Sunday, July 10, 2011

Aldous Huxley on ready-made v. personal creative expression

I remember first contemplating the very topic that Mr. Huxley writes about in this early 20th century article after one of my many viewings of "Out of Africa". There is a scene where the men are singing after dinner and then Isak Dinesen's character tells a story. I thought at the time how sad it is that we have "lost" our own voices only to be replaced by "ready-made" songs and music. Are we all the best singers? Maybe not, but that isn't the point. We all have talents to share with friends and family: a recitation of a poem, playing a song on the piano, telling a story, etc. We could each find a song or two that we could sing as after dinner entertainment for our family. Well, it appears that there is nothing new under the sun...The following is a transcription of a short article Aldous Huxley wrote for Vanity Fair in the 1920's.

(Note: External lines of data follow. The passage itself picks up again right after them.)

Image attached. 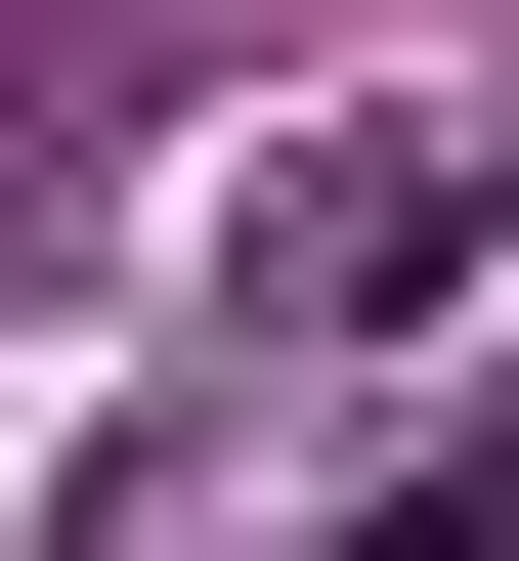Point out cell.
<instances>
[{"label":"cell","mask_w":519,"mask_h":561,"mask_svg":"<svg viewBox=\"0 0 519 561\" xmlns=\"http://www.w3.org/2000/svg\"><path fill=\"white\" fill-rule=\"evenodd\" d=\"M433 260H476V130H390V173H303V216H260V302H433Z\"/></svg>","instance_id":"obj_1"}]
</instances>
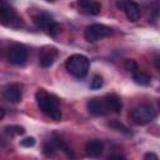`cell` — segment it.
I'll return each instance as SVG.
<instances>
[{
  "mask_svg": "<svg viewBox=\"0 0 160 160\" xmlns=\"http://www.w3.org/2000/svg\"><path fill=\"white\" fill-rule=\"evenodd\" d=\"M34 22H35V25H36L38 28L44 29V30L48 31V29H49L55 21H54V19H52V16H51L50 14H48V12H39V14H36V15L34 16Z\"/></svg>",
  "mask_w": 160,
  "mask_h": 160,
  "instance_id": "8fae6325",
  "label": "cell"
},
{
  "mask_svg": "<svg viewBox=\"0 0 160 160\" xmlns=\"http://www.w3.org/2000/svg\"><path fill=\"white\" fill-rule=\"evenodd\" d=\"M86 106H88L89 112L92 114V115H96V116H99V115H106V114L110 112V110H109V108H108L104 98H92L91 100L88 101Z\"/></svg>",
  "mask_w": 160,
  "mask_h": 160,
  "instance_id": "ba28073f",
  "label": "cell"
},
{
  "mask_svg": "<svg viewBox=\"0 0 160 160\" xmlns=\"http://www.w3.org/2000/svg\"><path fill=\"white\" fill-rule=\"evenodd\" d=\"M132 80H134L138 85L148 86V85L150 84V80H151V79H150V76H149L146 72L138 70L136 72H134V75H132Z\"/></svg>",
  "mask_w": 160,
  "mask_h": 160,
  "instance_id": "9a60e30c",
  "label": "cell"
},
{
  "mask_svg": "<svg viewBox=\"0 0 160 160\" xmlns=\"http://www.w3.org/2000/svg\"><path fill=\"white\" fill-rule=\"evenodd\" d=\"M104 100L110 110V112H121V109H122V102H121V99L116 95V94H108L104 96Z\"/></svg>",
  "mask_w": 160,
  "mask_h": 160,
  "instance_id": "7c38bea8",
  "label": "cell"
},
{
  "mask_svg": "<svg viewBox=\"0 0 160 160\" xmlns=\"http://www.w3.org/2000/svg\"><path fill=\"white\" fill-rule=\"evenodd\" d=\"M111 34V29L106 25H102V24H92V25H89L86 29H85V32H84V36L88 41H98L102 38H106Z\"/></svg>",
  "mask_w": 160,
  "mask_h": 160,
  "instance_id": "5b68a950",
  "label": "cell"
},
{
  "mask_svg": "<svg viewBox=\"0 0 160 160\" xmlns=\"http://www.w3.org/2000/svg\"><path fill=\"white\" fill-rule=\"evenodd\" d=\"M4 98L10 102H19L21 100V90L18 85H9L4 90Z\"/></svg>",
  "mask_w": 160,
  "mask_h": 160,
  "instance_id": "4fadbf2b",
  "label": "cell"
},
{
  "mask_svg": "<svg viewBox=\"0 0 160 160\" xmlns=\"http://www.w3.org/2000/svg\"><path fill=\"white\" fill-rule=\"evenodd\" d=\"M59 55V51L54 46H45L40 50V54H39V62L42 68H49L51 66L56 58Z\"/></svg>",
  "mask_w": 160,
  "mask_h": 160,
  "instance_id": "52a82bcc",
  "label": "cell"
},
{
  "mask_svg": "<svg viewBox=\"0 0 160 160\" xmlns=\"http://www.w3.org/2000/svg\"><path fill=\"white\" fill-rule=\"evenodd\" d=\"M144 160H159V158H158V155H156L155 152L150 151V152H146V154H145Z\"/></svg>",
  "mask_w": 160,
  "mask_h": 160,
  "instance_id": "603a6c76",
  "label": "cell"
},
{
  "mask_svg": "<svg viewBox=\"0 0 160 160\" xmlns=\"http://www.w3.org/2000/svg\"><path fill=\"white\" fill-rule=\"evenodd\" d=\"M101 86H102V78L100 75H95L90 82V88L96 90V89H100Z\"/></svg>",
  "mask_w": 160,
  "mask_h": 160,
  "instance_id": "d6986e66",
  "label": "cell"
},
{
  "mask_svg": "<svg viewBox=\"0 0 160 160\" xmlns=\"http://www.w3.org/2000/svg\"><path fill=\"white\" fill-rule=\"evenodd\" d=\"M4 6H5V4H4V2H1V1H0V11H1V10H2V8H4Z\"/></svg>",
  "mask_w": 160,
  "mask_h": 160,
  "instance_id": "4316f807",
  "label": "cell"
},
{
  "mask_svg": "<svg viewBox=\"0 0 160 160\" xmlns=\"http://www.w3.org/2000/svg\"><path fill=\"white\" fill-rule=\"evenodd\" d=\"M89 59L81 54H74L70 58H68L65 62L66 70L76 79H84L88 75L89 71Z\"/></svg>",
  "mask_w": 160,
  "mask_h": 160,
  "instance_id": "7a4b0ae2",
  "label": "cell"
},
{
  "mask_svg": "<svg viewBox=\"0 0 160 160\" xmlns=\"http://www.w3.org/2000/svg\"><path fill=\"white\" fill-rule=\"evenodd\" d=\"M79 5H80V8L84 9V11L86 14H90V15H98V14H100V10H101V4L98 1L81 0V1H79Z\"/></svg>",
  "mask_w": 160,
  "mask_h": 160,
  "instance_id": "5bb4252c",
  "label": "cell"
},
{
  "mask_svg": "<svg viewBox=\"0 0 160 160\" xmlns=\"http://www.w3.org/2000/svg\"><path fill=\"white\" fill-rule=\"evenodd\" d=\"M4 116H5V110H4L2 108H0V120H1Z\"/></svg>",
  "mask_w": 160,
  "mask_h": 160,
  "instance_id": "d4e9b609",
  "label": "cell"
},
{
  "mask_svg": "<svg viewBox=\"0 0 160 160\" xmlns=\"http://www.w3.org/2000/svg\"><path fill=\"white\" fill-rule=\"evenodd\" d=\"M0 24L12 29H19L24 25L22 19L16 14V11L6 5L0 11Z\"/></svg>",
  "mask_w": 160,
  "mask_h": 160,
  "instance_id": "277c9868",
  "label": "cell"
},
{
  "mask_svg": "<svg viewBox=\"0 0 160 160\" xmlns=\"http://www.w3.org/2000/svg\"><path fill=\"white\" fill-rule=\"evenodd\" d=\"M122 9L126 14V18L130 21H138L141 16V10L140 6L135 1H125L122 4Z\"/></svg>",
  "mask_w": 160,
  "mask_h": 160,
  "instance_id": "9c48e42d",
  "label": "cell"
},
{
  "mask_svg": "<svg viewBox=\"0 0 160 160\" xmlns=\"http://www.w3.org/2000/svg\"><path fill=\"white\" fill-rule=\"evenodd\" d=\"M130 116H131V120L136 125H146L156 118V111L151 105L141 104V105L135 106L131 110Z\"/></svg>",
  "mask_w": 160,
  "mask_h": 160,
  "instance_id": "3957f363",
  "label": "cell"
},
{
  "mask_svg": "<svg viewBox=\"0 0 160 160\" xmlns=\"http://www.w3.org/2000/svg\"><path fill=\"white\" fill-rule=\"evenodd\" d=\"M60 31H61V26H60L58 22H54V24L48 29V32H49L51 36H56Z\"/></svg>",
  "mask_w": 160,
  "mask_h": 160,
  "instance_id": "ffe728a7",
  "label": "cell"
},
{
  "mask_svg": "<svg viewBox=\"0 0 160 160\" xmlns=\"http://www.w3.org/2000/svg\"><path fill=\"white\" fill-rule=\"evenodd\" d=\"M21 145L25 146V148H31L35 145V139L32 136H29V138H25L21 140Z\"/></svg>",
  "mask_w": 160,
  "mask_h": 160,
  "instance_id": "44dd1931",
  "label": "cell"
},
{
  "mask_svg": "<svg viewBox=\"0 0 160 160\" xmlns=\"http://www.w3.org/2000/svg\"><path fill=\"white\" fill-rule=\"evenodd\" d=\"M5 132L11 136H18V135H22L25 132V129L20 125H9L5 128Z\"/></svg>",
  "mask_w": 160,
  "mask_h": 160,
  "instance_id": "2e32d148",
  "label": "cell"
},
{
  "mask_svg": "<svg viewBox=\"0 0 160 160\" xmlns=\"http://www.w3.org/2000/svg\"><path fill=\"white\" fill-rule=\"evenodd\" d=\"M54 149H55V146H54V144L49 141V142H46V144L44 145V154L49 156V155H51V154H52V151H54Z\"/></svg>",
  "mask_w": 160,
  "mask_h": 160,
  "instance_id": "7402d4cb",
  "label": "cell"
},
{
  "mask_svg": "<svg viewBox=\"0 0 160 160\" xmlns=\"http://www.w3.org/2000/svg\"><path fill=\"white\" fill-rule=\"evenodd\" d=\"M102 149H104V145L98 139L90 140L85 145V152H86V155L89 158H99L101 155V152H102Z\"/></svg>",
  "mask_w": 160,
  "mask_h": 160,
  "instance_id": "30bf717a",
  "label": "cell"
},
{
  "mask_svg": "<svg viewBox=\"0 0 160 160\" xmlns=\"http://www.w3.org/2000/svg\"><path fill=\"white\" fill-rule=\"evenodd\" d=\"M124 68L128 70V71H130V72H136L138 70H139V66H138V62L135 61V60H131V59H129V60H126L125 61V64H124Z\"/></svg>",
  "mask_w": 160,
  "mask_h": 160,
  "instance_id": "e0dca14e",
  "label": "cell"
},
{
  "mask_svg": "<svg viewBox=\"0 0 160 160\" xmlns=\"http://www.w3.org/2000/svg\"><path fill=\"white\" fill-rule=\"evenodd\" d=\"M108 160H126V158H124L122 155H119V154H114V155L109 156Z\"/></svg>",
  "mask_w": 160,
  "mask_h": 160,
  "instance_id": "cb8c5ba5",
  "label": "cell"
},
{
  "mask_svg": "<svg viewBox=\"0 0 160 160\" xmlns=\"http://www.w3.org/2000/svg\"><path fill=\"white\" fill-rule=\"evenodd\" d=\"M155 68H156L158 70L160 69V66H159V58H158V56L155 58Z\"/></svg>",
  "mask_w": 160,
  "mask_h": 160,
  "instance_id": "484cf974",
  "label": "cell"
},
{
  "mask_svg": "<svg viewBox=\"0 0 160 160\" xmlns=\"http://www.w3.org/2000/svg\"><path fill=\"white\" fill-rule=\"evenodd\" d=\"M28 59V50L20 44H14L8 50V60L14 65H21Z\"/></svg>",
  "mask_w": 160,
  "mask_h": 160,
  "instance_id": "8992f818",
  "label": "cell"
},
{
  "mask_svg": "<svg viewBox=\"0 0 160 160\" xmlns=\"http://www.w3.org/2000/svg\"><path fill=\"white\" fill-rule=\"evenodd\" d=\"M38 106L42 110V112H45L48 116H50L52 120L59 121L62 116L60 106H59V100L55 95L49 94L44 90H39L35 95Z\"/></svg>",
  "mask_w": 160,
  "mask_h": 160,
  "instance_id": "6da1fadb",
  "label": "cell"
},
{
  "mask_svg": "<svg viewBox=\"0 0 160 160\" xmlns=\"http://www.w3.org/2000/svg\"><path fill=\"white\" fill-rule=\"evenodd\" d=\"M109 126L110 128H112V129H115V130H118V131H122V132H129V129L124 125V124H121V122H119L118 120H114V121H111V122H109Z\"/></svg>",
  "mask_w": 160,
  "mask_h": 160,
  "instance_id": "ac0fdd59",
  "label": "cell"
}]
</instances>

"The really great simplifications of our mental life, it is asserted, have been brought about 'as a result of the commercial application of scientific inventions.' The results of this excessive facilitation are, first, an atrophy of the artistic, musical, and dramatic faculties of those who accept their amusements ready made; and, second, an increase of boredom. There is nothing nowadays corresponding to the peasant art, the folk songs, the traditional plays and mummings of the past. The talent which produced these things lies latent; ready-made standardized entertainment has effectively prevented it from expressing itself. But ready-made art can never be as completely satisfying to a man as the art he makes himself. The cinema, the gramophone, the wireless are distractions; but they do nothing to satisfy man's desire for self-assertion."